Il était coincé entre deux livres, dans un meuble au fond d'un grenier.
Il tenait dans la paume de la main et même si son apparence chétive semblait dire le contraire, ce livre avait l'air de pouvoir tenir debout sans s'effriter encore mille et une années, peut-être même plus, on ne sait jamais avec les contes.
L'odeur de papier jauni qui s'en échappait avait quelques chose de terriblement attirant, comme si le recueil souhait être ouvert, être lu, pour que jamais ne soit oublié son histoire.
La couverture quand à elle, d'un bleu profond, sans fin même, rappelait l'infini du ciel nocturne, l'espace dans lequel résident nombre d'entités divines. Douce comme un plumage, tendre comme la peau, la couverture incitait a souffler sur l'épaisse couche de poussière qui la recouvrait pour tenter de déchiffrer le titre.

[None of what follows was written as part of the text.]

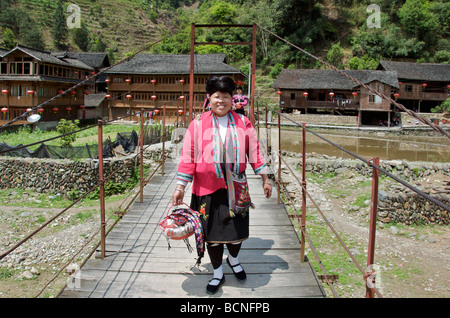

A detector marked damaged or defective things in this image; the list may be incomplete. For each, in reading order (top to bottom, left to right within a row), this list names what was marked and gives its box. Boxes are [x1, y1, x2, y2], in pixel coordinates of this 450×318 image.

Une petite croix argentée, ou blanche, selon la luminosité, était gravé en son centre. Elle évoquait tour à tour un X, une étoile et la croix du seigneur, cela dépendait se l'angle sous lequel on la regardait.
La tranche rêche, taillée à même le bois d'un pommier, contrastait avec cette première de couverture simple. En laissant glisser le doigt le long de cette tranche, on sentait défiler sous la peau un motif complexe de striures et d'arabesques comme d'anciennes runes sacrées.
Et, en faisant défiler les pages à toutes allures, le livre faisait résonner une douce mélodie, ancien chant des temps oubliés. En ralentissant la cadence, on remarquait de petits gribouillis à l'encre dans la marge, des constellations entières retranscrites sur le papier comme de petites étoiles solitaires qui se serait perdues sur Terre.
Puis soudain, n'y tenant plus, on s'arrêtait au prologue, et déchiffrait avidement les lettres écrites à la main en une calligraphie complexe...
Petit bouquet de ronces ténébreuses et maussades qui renferme en son cœur quelques fleurs de l'Éden.
Chaque ronce en sa sève porte l'admiration pour ces mandalas conçus par le grand Architecte ; le long de leur tige les épines sont placées dans un intervalle se voulant toujours régulier avant d'être associées deux à deux sous l'aiguiseur, chaque binôme ayant un schéma tout tracé, de sorte qu'un œil vétéran puisse en contempler la correspondance au millimètre près.
On tombe quelquefois sur une tige vieillie ; les feuilles sont séchées et les pointes imparfaites. Quand on l'observe plus, on voit qu'un jardinier, débutant certainement, a cru bon d'y graver l'époque où elle venait d'être fraichement coupée.
Mais le fleuriste a vu dans leur rude nature une beauté mystique, un charme taciturne ; il les a donc unies en ce présent bouquet dont il voudrait prouver la parfaite harmonie en l'exposant ainsi à qui voudra le voir.